▸ **PAGE EXTRACT**
⟨

S I Z
(Source: felixity)
Angelina Jolie on why she had a double mastectomy, and how it can save lives
My mother fought cancer for almost a decade and died at 56. She held out long enough to meet the first of her grandchildren and to hold them in her arms. But my other children will never have the chance to know her and experience how loving and gracious she was.
We often speak of “Mommy’s mommy,” and I find myself trying to explain the illness that took her away from us. They have asked if the same could happen to me. I have always told them not to worry, but the truth is I carry a “faulty” gene, BRCA1, which sharply increases my risk of developing breast cancer and ovarian cancer.
My doctors estimated that I had an 87 percent risk of breast cancer and a 50 percent risk of ovarian cancer, although the risk is different in the case of each woman.
Only a fraction of breast cancers result from an inherited gene mutation. Those with a defect in BRCA1 have a 65 percent risk of getting it, on average.
Once I knew that this was my reality, I decided to be proactive and to minimize the risk as much I could. I made a decision to have a preventive double mastectomy. I started with the breasts, as my risk of breast cancer is higher than my risk of ovarian cancer, and the surgery is more complex.

⟩

▸ **PROVIDED MATERIAL**
⟨

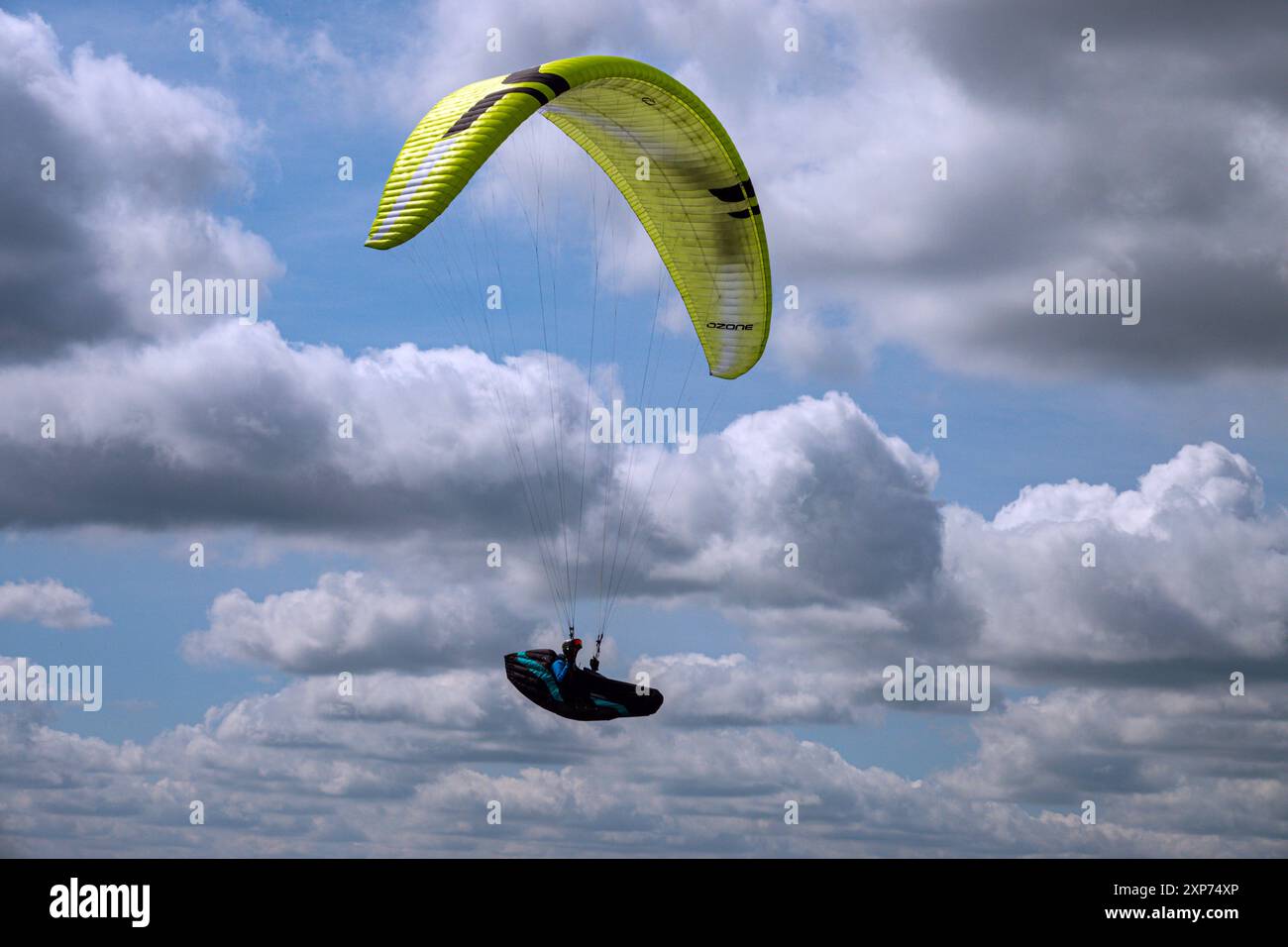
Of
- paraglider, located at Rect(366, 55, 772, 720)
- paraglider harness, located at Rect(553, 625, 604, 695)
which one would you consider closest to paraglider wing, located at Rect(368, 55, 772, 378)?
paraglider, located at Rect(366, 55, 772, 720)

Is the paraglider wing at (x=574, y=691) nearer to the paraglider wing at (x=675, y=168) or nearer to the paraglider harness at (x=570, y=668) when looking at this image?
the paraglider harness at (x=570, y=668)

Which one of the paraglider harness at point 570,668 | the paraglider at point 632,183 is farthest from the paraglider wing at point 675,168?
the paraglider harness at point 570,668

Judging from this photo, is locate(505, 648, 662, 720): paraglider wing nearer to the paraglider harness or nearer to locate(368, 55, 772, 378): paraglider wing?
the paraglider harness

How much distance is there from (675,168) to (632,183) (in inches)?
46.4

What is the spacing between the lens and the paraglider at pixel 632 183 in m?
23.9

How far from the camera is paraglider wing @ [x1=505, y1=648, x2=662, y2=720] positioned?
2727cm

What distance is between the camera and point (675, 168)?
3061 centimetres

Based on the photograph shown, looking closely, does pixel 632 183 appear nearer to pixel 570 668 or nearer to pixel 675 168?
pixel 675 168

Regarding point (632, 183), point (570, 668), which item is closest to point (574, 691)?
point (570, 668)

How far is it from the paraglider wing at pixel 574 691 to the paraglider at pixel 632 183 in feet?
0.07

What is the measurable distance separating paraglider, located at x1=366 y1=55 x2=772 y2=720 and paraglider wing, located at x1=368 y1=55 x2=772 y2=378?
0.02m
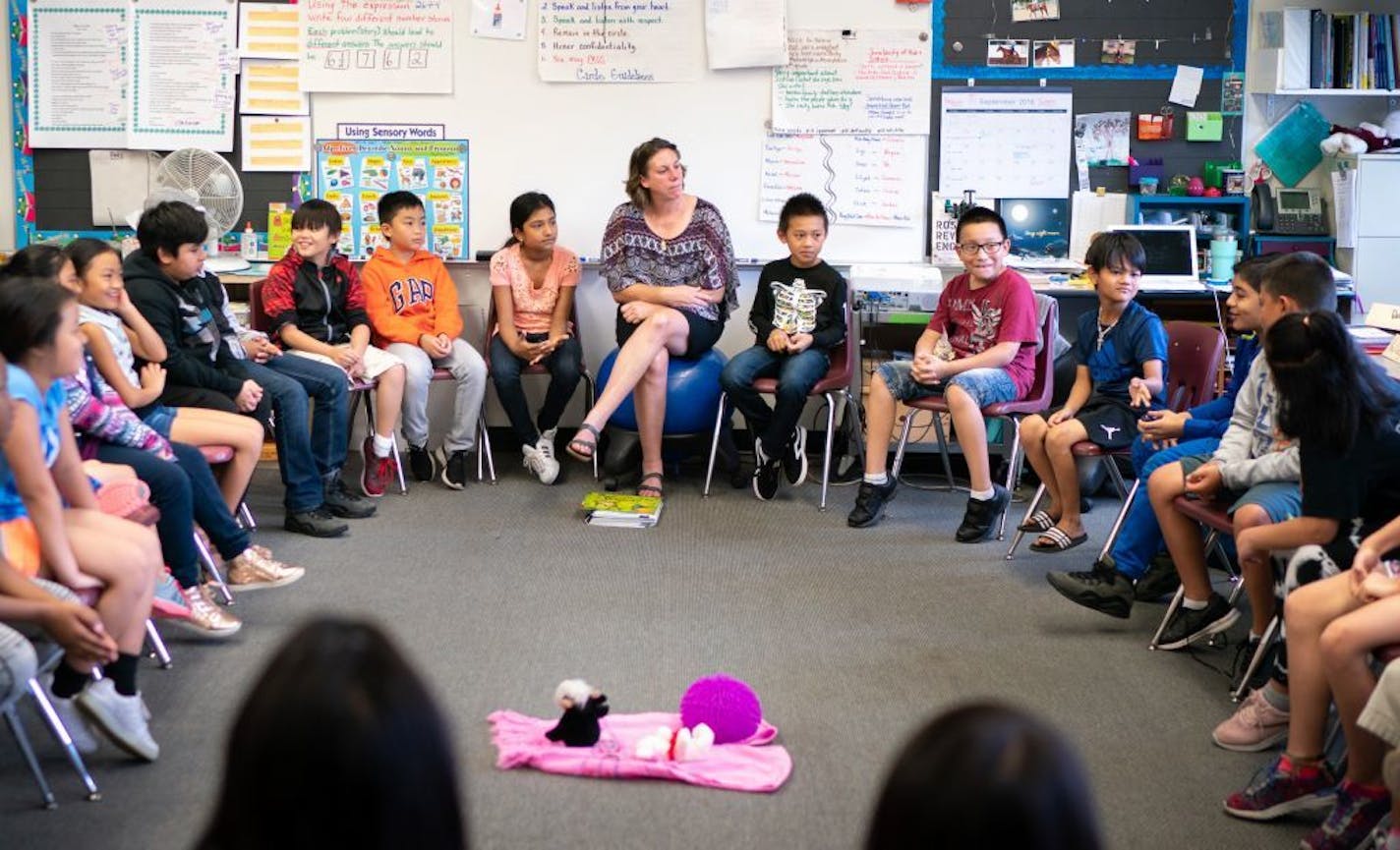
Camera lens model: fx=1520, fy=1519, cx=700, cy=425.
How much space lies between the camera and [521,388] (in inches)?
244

⟩

▸ **YOUR TASK**
Which percentage figures appear in the double mastectomy article, and what risk does each one describe?

▸ **EXERCISE RESPONSE**
- 87 percent: the estimated risk of breast cancer her doctors gave her
- 50 percent: the estimated risk of ovarian cancer her doctors gave her
- 65 percent: the average risk of getting breast cancer for those with a defect in BRCA1